I haven't converted my spoons to single (siwash) hooks, but have considered it. Based on your reply, you just need a medium action rod instead of med/light. Light rods won't set a heavy treble on a King well at all. Brand new hooks on spoons, out of the package, are not always as sharp as you would expect. A lot of people immediately replace the factory hooks with higher quality hooks. But I really think you should just get a heavier rod to smack them home better. You can get a meat stick for throwing hardware off piers pretty cheaply. There isn't a lot of sensitivity required. :lol:

I knew you weren't swinging the entire way out there - I have made that crossing more than a few times in my life. But even 20 feet is kind of crazy, when you consider how far it is to swim to shore, and the nature of the water you would drop into if you fell. From memory, you would bounce off rocks before you hit the water. I am just too old for that. But you can launch a boat for free about 300 yards upstream of the bridge (city of Oscoda launch) and just row or motor out to the pier and tie up by a ladder. If you do this, make sure you tie your boat up on the inside, so the current lays it along the pier. Tying off on the outside will just about guarantee that your boat will get bashed on the pier a lot. If the waves get heavy, it can be dicey getting off the pier with your boat on the outside, too. Been there, done that.


----------



## ausable_steelhead (Sep 30, 2002)

> switch to single hooks. Anyone know what size for 3/4 oz cleo?


Do this, you'll never lose a fish to a spit hook.
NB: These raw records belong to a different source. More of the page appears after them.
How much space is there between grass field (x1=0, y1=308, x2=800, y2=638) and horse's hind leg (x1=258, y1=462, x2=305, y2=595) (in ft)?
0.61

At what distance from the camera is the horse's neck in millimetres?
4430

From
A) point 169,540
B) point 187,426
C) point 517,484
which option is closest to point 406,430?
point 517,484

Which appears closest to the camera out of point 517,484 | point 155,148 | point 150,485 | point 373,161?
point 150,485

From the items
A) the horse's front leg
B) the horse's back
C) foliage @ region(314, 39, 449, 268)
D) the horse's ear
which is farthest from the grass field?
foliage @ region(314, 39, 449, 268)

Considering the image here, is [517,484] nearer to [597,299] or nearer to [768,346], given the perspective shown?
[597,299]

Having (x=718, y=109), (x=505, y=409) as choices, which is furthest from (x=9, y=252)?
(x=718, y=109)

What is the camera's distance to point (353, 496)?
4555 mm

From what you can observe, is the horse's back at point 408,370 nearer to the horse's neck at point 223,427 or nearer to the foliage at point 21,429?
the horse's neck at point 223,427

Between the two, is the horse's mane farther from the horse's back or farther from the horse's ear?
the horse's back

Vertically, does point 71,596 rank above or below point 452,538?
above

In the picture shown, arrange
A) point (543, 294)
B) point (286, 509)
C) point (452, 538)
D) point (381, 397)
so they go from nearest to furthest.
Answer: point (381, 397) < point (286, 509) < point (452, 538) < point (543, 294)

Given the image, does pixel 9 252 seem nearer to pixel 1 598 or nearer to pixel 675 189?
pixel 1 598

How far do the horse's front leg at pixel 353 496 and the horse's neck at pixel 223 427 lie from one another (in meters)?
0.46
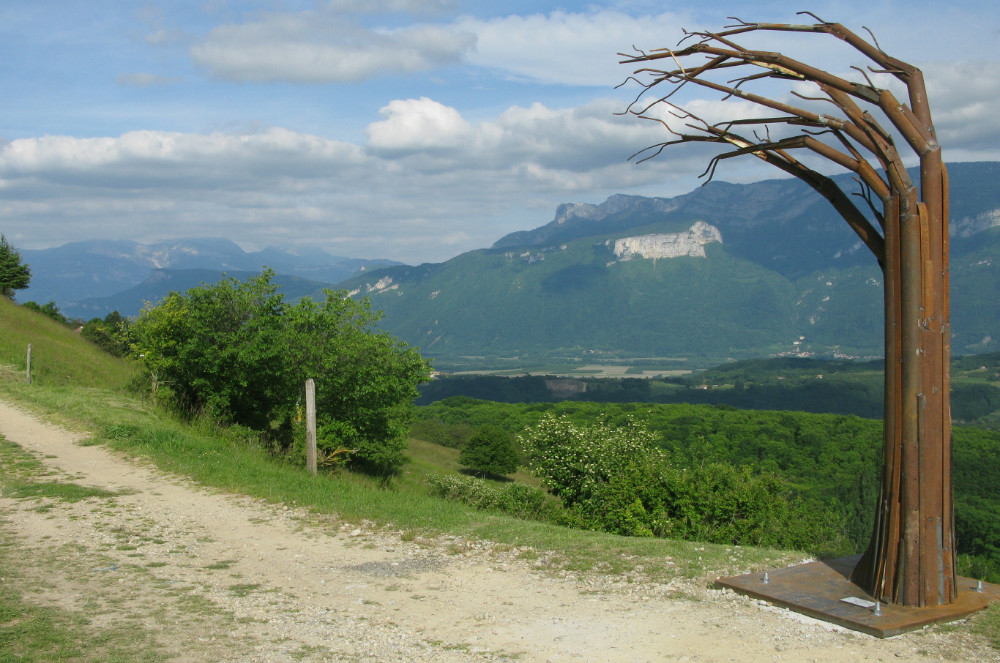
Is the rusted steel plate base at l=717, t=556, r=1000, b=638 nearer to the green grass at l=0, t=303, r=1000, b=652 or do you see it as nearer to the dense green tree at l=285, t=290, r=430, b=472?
the green grass at l=0, t=303, r=1000, b=652

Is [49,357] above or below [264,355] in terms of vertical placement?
below

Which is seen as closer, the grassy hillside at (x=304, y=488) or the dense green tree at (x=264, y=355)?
the grassy hillside at (x=304, y=488)

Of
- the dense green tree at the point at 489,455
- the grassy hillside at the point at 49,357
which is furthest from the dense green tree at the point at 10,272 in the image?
the dense green tree at the point at 489,455

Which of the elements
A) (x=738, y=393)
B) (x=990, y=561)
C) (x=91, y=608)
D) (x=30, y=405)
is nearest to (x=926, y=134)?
(x=91, y=608)

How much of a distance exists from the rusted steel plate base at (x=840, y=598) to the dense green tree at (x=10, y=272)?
4780 cm

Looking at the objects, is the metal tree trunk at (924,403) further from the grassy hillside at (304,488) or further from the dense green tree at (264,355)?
the dense green tree at (264,355)

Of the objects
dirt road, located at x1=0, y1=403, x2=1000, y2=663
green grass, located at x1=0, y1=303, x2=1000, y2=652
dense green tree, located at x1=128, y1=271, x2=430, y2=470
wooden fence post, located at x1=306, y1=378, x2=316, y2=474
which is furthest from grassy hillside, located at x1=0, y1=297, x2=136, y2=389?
dirt road, located at x1=0, y1=403, x2=1000, y2=663

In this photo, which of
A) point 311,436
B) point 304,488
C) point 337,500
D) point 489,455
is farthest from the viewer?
point 489,455

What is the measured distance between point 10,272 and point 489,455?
118 ft

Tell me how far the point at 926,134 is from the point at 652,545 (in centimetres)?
493

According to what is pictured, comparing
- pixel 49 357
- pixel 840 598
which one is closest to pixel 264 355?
pixel 49 357

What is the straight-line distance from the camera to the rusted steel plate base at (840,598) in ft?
19.3

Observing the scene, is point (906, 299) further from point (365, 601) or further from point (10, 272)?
point (10, 272)

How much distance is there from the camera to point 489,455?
206ft
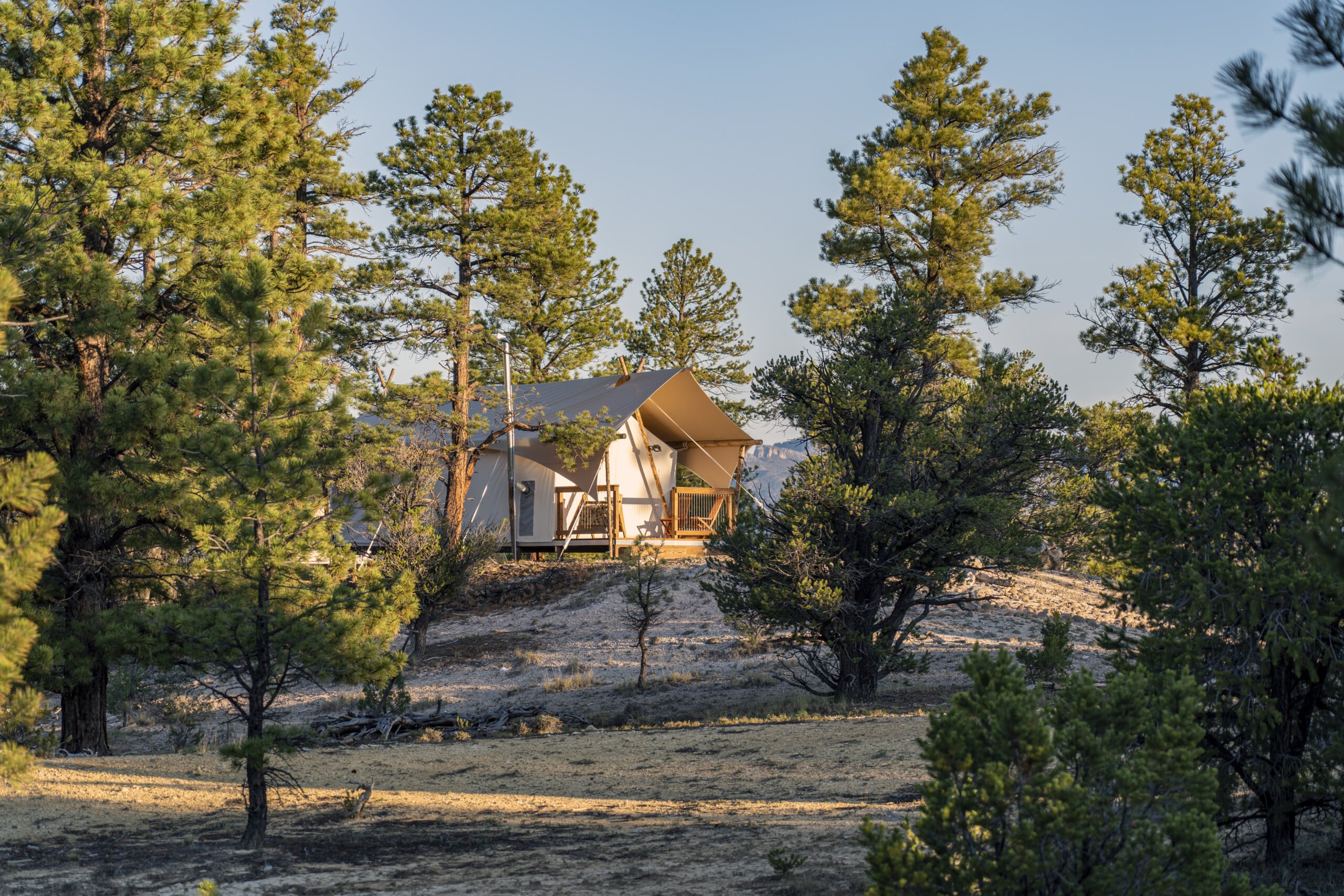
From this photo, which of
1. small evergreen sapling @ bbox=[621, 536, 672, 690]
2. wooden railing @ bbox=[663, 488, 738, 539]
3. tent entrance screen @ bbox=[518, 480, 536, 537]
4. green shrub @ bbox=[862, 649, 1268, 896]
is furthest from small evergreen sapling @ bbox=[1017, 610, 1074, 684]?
tent entrance screen @ bbox=[518, 480, 536, 537]

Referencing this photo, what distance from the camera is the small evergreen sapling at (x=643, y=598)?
16609 mm

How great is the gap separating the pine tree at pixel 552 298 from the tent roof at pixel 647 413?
1.69 metres

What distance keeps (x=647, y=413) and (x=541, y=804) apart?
832 inches

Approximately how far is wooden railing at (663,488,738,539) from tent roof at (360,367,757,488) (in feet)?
3.46

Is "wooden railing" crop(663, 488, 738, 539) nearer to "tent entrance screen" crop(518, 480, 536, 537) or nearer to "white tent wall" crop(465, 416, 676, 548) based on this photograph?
"white tent wall" crop(465, 416, 676, 548)

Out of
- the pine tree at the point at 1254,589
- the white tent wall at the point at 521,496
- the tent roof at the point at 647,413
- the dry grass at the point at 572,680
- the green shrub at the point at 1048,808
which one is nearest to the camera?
the green shrub at the point at 1048,808

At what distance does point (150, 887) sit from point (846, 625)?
9025mm

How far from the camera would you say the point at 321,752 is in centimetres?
1212

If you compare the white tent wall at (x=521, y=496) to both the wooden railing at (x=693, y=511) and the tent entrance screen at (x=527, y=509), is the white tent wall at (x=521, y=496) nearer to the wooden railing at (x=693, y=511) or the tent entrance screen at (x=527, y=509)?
the tent entrance screen at (x=527, y=509)

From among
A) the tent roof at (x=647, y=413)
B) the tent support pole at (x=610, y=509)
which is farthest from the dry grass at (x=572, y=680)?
the tent support pole at (x=610, y=509)

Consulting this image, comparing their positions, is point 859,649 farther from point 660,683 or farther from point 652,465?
point 652,465

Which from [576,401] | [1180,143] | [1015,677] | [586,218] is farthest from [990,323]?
[1015,677]

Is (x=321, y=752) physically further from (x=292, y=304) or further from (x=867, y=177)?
(x=867, y=177)

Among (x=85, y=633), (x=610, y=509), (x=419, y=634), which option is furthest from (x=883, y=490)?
(x=610, y=509)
A rod with backbone, 10lb Max and single hooks own any pier salmon.


----------



## Fishndude (Feb 22, 2003)

Here are the hooks you will want to use, if you intend switching to single hooks.

http://www.cabelas.com/catalog/sear...=siwash+hook&WTz_l=Header;Search-All+Products


----------



## MapleRiverSalmon (Aug 19, 2007)

I know what type, need to know the size. thinking it was 2/0 ???
Anyone?:lol:


----------